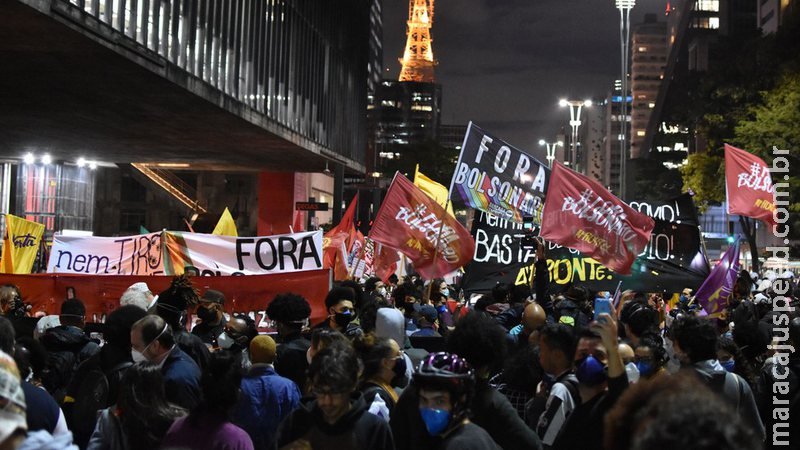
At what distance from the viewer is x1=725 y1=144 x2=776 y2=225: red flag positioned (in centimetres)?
1391

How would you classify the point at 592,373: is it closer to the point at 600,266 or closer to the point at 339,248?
the point at 600,266

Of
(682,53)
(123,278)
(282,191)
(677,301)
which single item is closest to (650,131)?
(682,53)

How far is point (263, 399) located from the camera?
17.9 ft

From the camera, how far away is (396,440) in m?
4.38

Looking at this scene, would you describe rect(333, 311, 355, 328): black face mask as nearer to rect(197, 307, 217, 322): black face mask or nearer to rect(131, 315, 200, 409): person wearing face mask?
rect(197, 307, 217, 322): black face mask

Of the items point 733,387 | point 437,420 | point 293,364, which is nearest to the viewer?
point 437,420

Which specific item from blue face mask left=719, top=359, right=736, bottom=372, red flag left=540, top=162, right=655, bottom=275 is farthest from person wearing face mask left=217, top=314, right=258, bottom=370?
red flag left=540, top=162, right=655, bottom=275

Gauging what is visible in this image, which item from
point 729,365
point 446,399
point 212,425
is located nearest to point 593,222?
point 729,365

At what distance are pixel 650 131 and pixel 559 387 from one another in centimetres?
11875

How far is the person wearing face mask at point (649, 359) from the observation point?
231 inches

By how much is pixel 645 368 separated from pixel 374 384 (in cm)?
190

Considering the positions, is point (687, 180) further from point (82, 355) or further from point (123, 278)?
point (82, 355)

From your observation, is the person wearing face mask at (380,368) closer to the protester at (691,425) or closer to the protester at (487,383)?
the protester at (487,383)

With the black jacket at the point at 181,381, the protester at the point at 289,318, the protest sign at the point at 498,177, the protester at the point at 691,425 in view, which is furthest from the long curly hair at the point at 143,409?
the protest sign at the point at 498,177
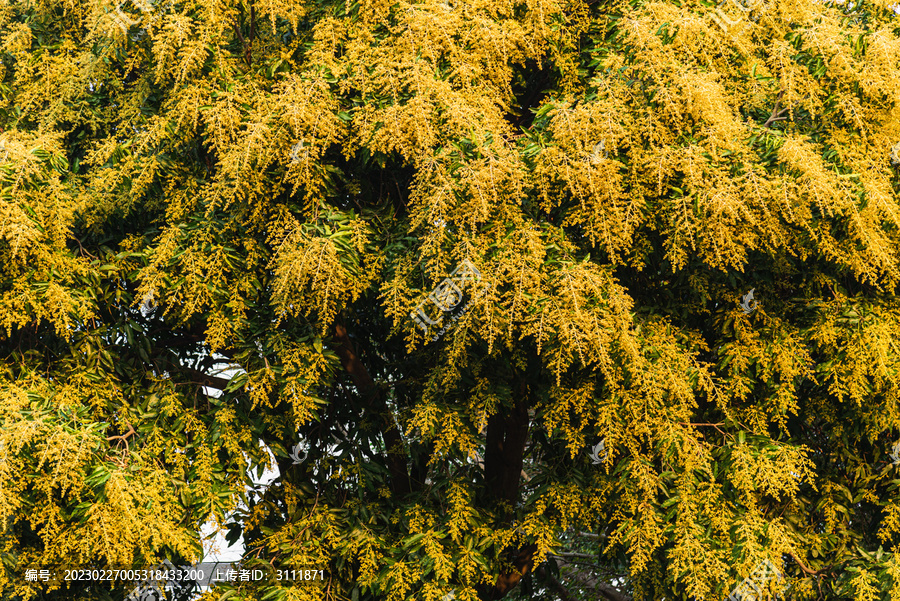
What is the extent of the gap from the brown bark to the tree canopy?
8 cm

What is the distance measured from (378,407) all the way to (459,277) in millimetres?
1622

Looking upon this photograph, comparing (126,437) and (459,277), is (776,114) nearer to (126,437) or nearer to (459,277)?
(459,277)

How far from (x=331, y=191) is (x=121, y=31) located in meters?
1.52

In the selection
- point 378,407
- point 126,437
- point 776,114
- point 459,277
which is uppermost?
point 776,114

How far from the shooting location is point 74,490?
3750mm

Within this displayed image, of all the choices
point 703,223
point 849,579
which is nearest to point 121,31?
point 703,223

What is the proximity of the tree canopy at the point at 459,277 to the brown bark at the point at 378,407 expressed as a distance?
8 cm

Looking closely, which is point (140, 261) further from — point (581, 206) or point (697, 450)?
point (697, 450)

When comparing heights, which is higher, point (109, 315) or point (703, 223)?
point (703, 223)

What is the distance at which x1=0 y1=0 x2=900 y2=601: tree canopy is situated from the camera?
398 centimetres

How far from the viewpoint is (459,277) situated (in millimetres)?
3977

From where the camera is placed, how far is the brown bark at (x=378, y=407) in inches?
204

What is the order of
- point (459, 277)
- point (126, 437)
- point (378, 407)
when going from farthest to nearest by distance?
point (378, 407) → point (126, 437) → point (459, 277)

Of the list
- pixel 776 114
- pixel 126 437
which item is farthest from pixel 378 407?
pixel 776 114
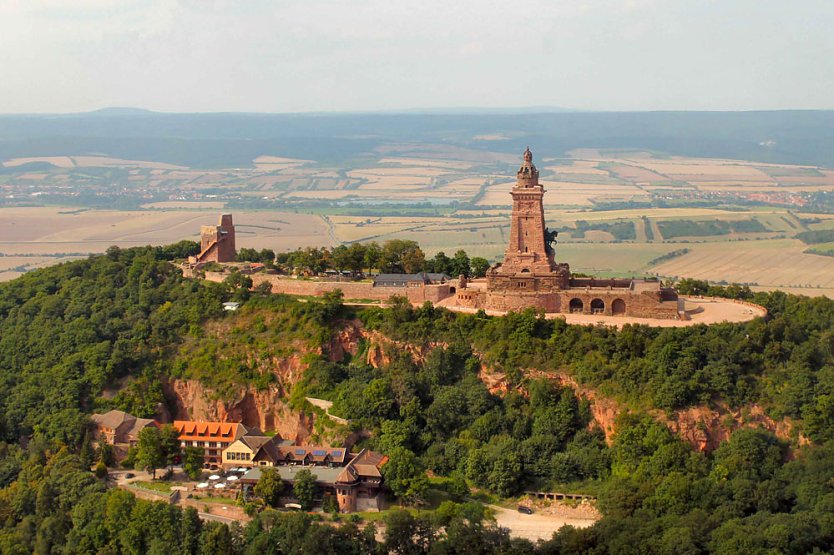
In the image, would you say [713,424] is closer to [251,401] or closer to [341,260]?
[251,401]

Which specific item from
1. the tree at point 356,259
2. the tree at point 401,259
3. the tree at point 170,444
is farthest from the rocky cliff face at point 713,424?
the tree at point 356,259

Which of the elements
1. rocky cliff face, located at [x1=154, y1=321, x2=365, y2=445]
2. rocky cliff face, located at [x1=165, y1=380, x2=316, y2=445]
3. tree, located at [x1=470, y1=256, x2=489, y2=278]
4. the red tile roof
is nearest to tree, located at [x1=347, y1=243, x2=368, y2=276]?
tree, located at [x1=470, y1=256, x2=489, y2=278]

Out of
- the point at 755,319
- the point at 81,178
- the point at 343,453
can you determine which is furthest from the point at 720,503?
the point at 81,178

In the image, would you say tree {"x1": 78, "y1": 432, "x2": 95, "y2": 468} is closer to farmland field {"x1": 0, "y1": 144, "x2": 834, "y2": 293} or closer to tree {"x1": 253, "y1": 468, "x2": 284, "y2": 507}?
tree {"x1": 253, "y1": 468, "x2": 284, "y2": 507}

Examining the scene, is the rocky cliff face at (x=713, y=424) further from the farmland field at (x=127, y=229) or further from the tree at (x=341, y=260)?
the farmland field at (x=127, y=229)

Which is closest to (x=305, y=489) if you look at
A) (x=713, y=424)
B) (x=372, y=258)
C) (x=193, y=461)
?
(x=193, y=461)
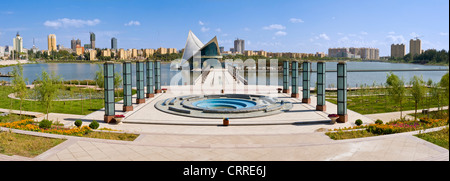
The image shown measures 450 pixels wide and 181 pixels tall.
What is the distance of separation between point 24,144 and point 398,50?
408ft

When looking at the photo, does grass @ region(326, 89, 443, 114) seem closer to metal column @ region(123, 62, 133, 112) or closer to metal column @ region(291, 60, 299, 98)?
metal column @ region(291, 60, 299, 98)

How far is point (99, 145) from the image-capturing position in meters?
7.59

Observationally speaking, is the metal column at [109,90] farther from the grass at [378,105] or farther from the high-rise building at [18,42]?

══════════

Omit the pictures and restate the rest of the records verbatim.

At what distance from the viewer is x1=725 y1=144 x2=776 y2=225: red flag positioned (in centimetres)?
1391

How would you classify the point at 592,373: is it closer to the point at 600,266 or closer to the point at 339,248?
the point at 600,266

Of
(682,53)
(123,278)
(282,191)
(677,301)
which single item is closest to (650,131)?
(682,53)

How far is point (263, 399) located from the camera?
17.9 ft

From the camera, how far away is (396,440) in m?
4.38

Looking at this scene, would you describe rect(333, 311, 355, 328): black face mask as nearer to rect(197, 307, 217, 322): black face mask or nearer to rect(131, 315, 200, 409): person wearing face mask?
rect(197, 307, 217, 322): black face mask

Of the items point 733,387 | point 437,420 | point 293,364, which is nearest to the viewer?
point 437,420

Which specific item from blue face mask left=719, top=359, right=736, bottom=372, red flag left=540, top=162, right=655, bottom=275 is farthest from person wearing face mask left=217, top=314, right=258, bottom=370?
red flag left=540, top=162, right=655, bottom=275

Gauging what is visible in this image, which item from
point 729,365
point 446,399
point 212,425
is located nearest to point 593,222?
point 729,365

At what distance are pixel 650 131 and pixel 559 387 from one another in centimetres?
11875

How far is the person wearing face mask at point (649, 359) from the observation point?
231 inches

By how much is pixel 645 368 separated from pixel 374 384 (in cm)?
190

Considering the positions, is point (687, 180) further from point (82, 355) or further from point (123, 278)?
point (82, 355)

From your observation, is the person wearing face mask at (380,368) closer to the protester at (691,425) or closer to the protester at (487,383)?
the protester at (487,383)

With the black jacket at the point at 181,381, the protester at the point at 289,318, the protest sign at the point at 498,177, the protester at the point at 691,425 in view, which is furthest from the long curly hair at the point at 143,409?
the protest sign at the point at 498,177
What is the extent of the gap from the brown bark to the tree canopy?
8 cm

What is the distance measured from (378,407) all the way to (459,277) in millimetres?
1622

Looking upon this photograph, comparing (126,437) and (459,277), is (776,114) nearer to (126,437) or nearer to (459,277)?
(459,277)

How far from (x=331, y=191) is (x=121, y=31) located in meters?
1.52

In the selection
- point 378,407
- point 126,437
- point 776,114
- point 459,277
which is uppermost?
point 776,114

How far from the shooting location is point 74,490?
3750mm

Within this displayed image, of all the choices
point 703,223
point 849,579
which is nearest to point 121,31?
point 703,223

What is the proximity of the tree canopy at the point at 459,277 to the brown bark at the point at 378,407 expressed as a distance?
8 cm

Looking closely, which is point (140, 261) further from — point (581, 206) or point (697, 450)?
point (697, 450)

When comparing heights, which is higher, point (109, 315) or point (703, 223)?
point (703, 223)

What is the distance at which x1=0 y1=0 x2=900 y2=601: tree canopy is situated from the camera?
398 centimetres

How far from the viewpoint is (459,277) situated (in millimetres)?
3977

From where the camera is placed, how far is the brown bark at (x=378, y=407) in inches?
204

What is the order of
- point (459, 277)
- point (126, 437)
- point (378, 407)
when going from farthest to nearest by distance?
point (378, 407) → point (126, 437) → point (459, 277)

Of the list
- pixel 776 114
- pixel 126 437
which item is farthest from pixel 378 407?
pixel 776 114
In the image, would you say [713,424] is closer to [251,401] or closer to [341,260]?
[251,401]

Which specific item from
1. the tree at point 356,259
2. the tree at point 401,259
3. the tree at point 170,444
is farthest from the rocky cliff face at point 713,424?
the tree at point 356,259

Which of the elements
1. rocky cliff face, located at [x1=154, y1=321, x2=365, y2=445]
2. rocky cliff face, located at [x1=165, y1=380, x2=316, y2=445]
3. tree, located at [x1=470, y1=256, x2=489, y2=278]
4. the red tile roof
is nearest to tree, located at [x1=347, y1=243, x2=368, y2=276]?
tree, located at [x1=470, y1=256, x2=489, y2=278]

Out of
- the point at 755,319
- the point at 81,178
- the point at 343,453
can you determine which is furthest from the point at 720,503?
the point at 81,178

In the image, would you say tree {"x1": 78, "y1": 432, "x2": 95, "y2": 468} is closer to farmland field {"x1": 0, "y1": 144, "x2": 834, "y2": 293} or closer to tree {"x1": 253, "y1": 468, "x2": 284, "y2": 507}?
tree {"x1": 253, "y1": 468, "x2": 284, "y2": 507}

Examining the scene, is the rocky cliff face at (x=713, y=424) further from the farmland field at (x=127, y=229) or further from the tree at (x=341, y=260)?
the farmland field at (x=127, y=229)

Which is closest to (x=305, y=489) if you look at
A) (x=713, y=424)
B) (x=372, y=258)
C) (x=193, y=461)
?
(x=193, y=461)
The image shown measures 450 pixels wide and 181 pixels tall.
What is the distance of separation between point 24,144 and point 398,50?
408ft

When looking at the photo, does grass @ region(326, 89, 443, 114) seem closer to metal column @ region(123, 62, 133, 112) or closer to metal column @ region(291, 60, 299, 98)?
metal column @ region(291, 60, 299, 98)

How far is point (99, 145) from the image-capturing position in meters?
7.59

Observationally speaking, is the metal column at [109,90] farther from the grass at [378,105] or farther from the high-rise building at [18,42]?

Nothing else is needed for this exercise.